We’re learning more about Conrad DeJesus – the man hit by an alleged drunk driver while jogging on the Greenway in downtown Evansville in April.

DeJesus’ laywer, George Barnett, says the curve where Fulton Avenue meets Riverside Drive is dangerous and doesn’t meet code.

A lawsuit against the city may force a change.

“It’s going to cost millions of dollars to take care of him, try to rehab him,” Barnett says. “It’s very slow progress.”

A traffic study shows 7,200 cars fly by every day just feet from the same curb where DeJesus was hit by Travis Cox, allegedly driving drunk.

DeJesus is paralyzed from the neck down and can no longer speak. But through his months of rehab, the curve hasn’t been made any safer.

Barnett hired Ellen Mullen from Crane Environmental Services to perform a traffic study on the curve, and she says she found problems.

A bus stop bench sits just 2 feet from the road, which is about 2 feet too close.

It’s within an area called the “shy line,” an area on the edge of roads where an object won’t be perceived as an obstacle, forcing the driver to swerve.

“We happen to have some light posts, some trees, bus stop bench,” Mullen says.

Extra room may not have protected DeJesus, but Mullen believes it could prevent another accident.

Mullen says industry standards show there should be at least 20 feet of “clear zone” off the road. Space for drivers to correct themselves if they jump the curb.

But the Greenway is just 6 feet away.

“This is something that needs to be changed before somebody else suffers a similar tragedy or death,” says Barnett.

Under a legal notice issued to the city in June, Barnett has two weeks to file a lawsuit.

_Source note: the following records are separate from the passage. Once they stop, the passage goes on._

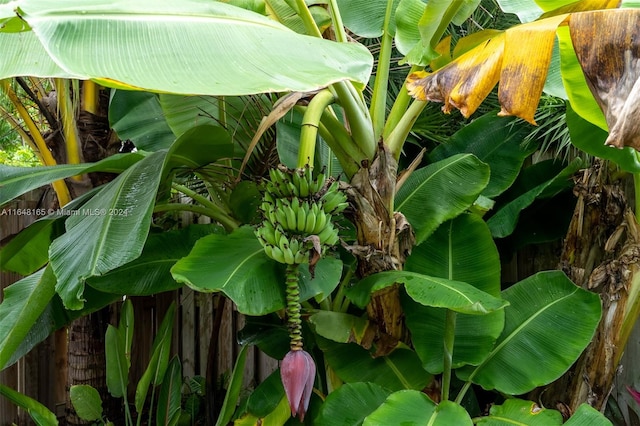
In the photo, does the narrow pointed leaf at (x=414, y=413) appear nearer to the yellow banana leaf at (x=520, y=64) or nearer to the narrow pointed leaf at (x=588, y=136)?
the yellow banana leaf at (x=520, y=64)

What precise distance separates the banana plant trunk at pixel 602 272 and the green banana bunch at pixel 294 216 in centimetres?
109

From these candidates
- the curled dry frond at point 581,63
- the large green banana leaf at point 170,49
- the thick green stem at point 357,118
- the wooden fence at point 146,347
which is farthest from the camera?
the wooden fence at point 146,347

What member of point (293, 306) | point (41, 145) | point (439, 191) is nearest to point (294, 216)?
point (293, 306)

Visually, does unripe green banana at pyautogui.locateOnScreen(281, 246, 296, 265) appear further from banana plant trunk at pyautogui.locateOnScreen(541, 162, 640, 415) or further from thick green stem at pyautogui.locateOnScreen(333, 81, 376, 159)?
banana plant trunk at pyautogui.locateOnScreen(541, 162, 640, 415)

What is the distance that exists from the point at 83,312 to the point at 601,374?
1.89 m

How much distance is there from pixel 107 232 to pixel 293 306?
0.62m

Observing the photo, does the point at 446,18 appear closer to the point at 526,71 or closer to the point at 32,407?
the point at 526,71

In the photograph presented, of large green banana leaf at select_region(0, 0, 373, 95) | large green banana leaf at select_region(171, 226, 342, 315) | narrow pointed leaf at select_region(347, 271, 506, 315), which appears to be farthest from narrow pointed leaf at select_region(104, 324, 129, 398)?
large green banana leaf at select_region(0, 0, 373, 95)

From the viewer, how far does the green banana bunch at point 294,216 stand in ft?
4.24

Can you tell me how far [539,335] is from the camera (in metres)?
1.77

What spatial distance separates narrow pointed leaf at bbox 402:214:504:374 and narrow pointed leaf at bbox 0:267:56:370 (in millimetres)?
1190

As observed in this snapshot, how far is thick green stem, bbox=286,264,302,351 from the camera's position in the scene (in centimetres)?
131

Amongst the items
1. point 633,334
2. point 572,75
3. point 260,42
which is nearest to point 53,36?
point 260,42

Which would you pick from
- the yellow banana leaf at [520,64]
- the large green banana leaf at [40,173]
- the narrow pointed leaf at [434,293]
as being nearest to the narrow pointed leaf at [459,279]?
the narrow pointed leaf at [434,293]
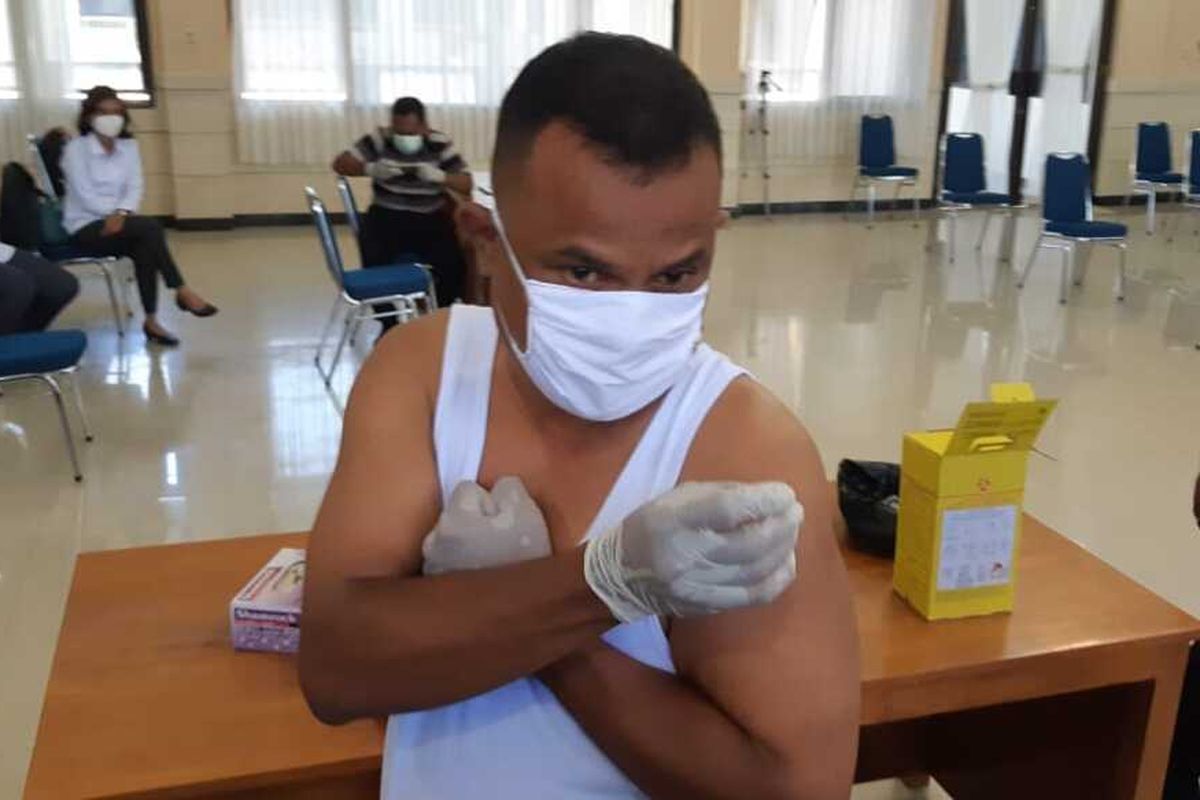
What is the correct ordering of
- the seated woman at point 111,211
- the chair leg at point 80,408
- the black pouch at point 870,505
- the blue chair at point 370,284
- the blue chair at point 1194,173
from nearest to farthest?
the black pouch at point 870,505, the chair leg at point 80,408, the blue chair at point 370,284, the seated woman at point 111,211, the blue chair at point 1194,173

But Barnett hopes to reach a settlement outside of court.

Eyewitness News was unable to reach the city today, but in previous attempts for comment we were told they cannot discuss ongoing litigation.

State law allows a maximum of $700,000 in damages.

More than money, the family hopes to make this curve safer by moving the Greenway or installing a guardrail.

“They’re so concerned that somebody else could undergo the same tragedy,” Barnett says, “They’re anxious to have something done.”

Travis Cox faces three felony counts. His trial is set for November 30.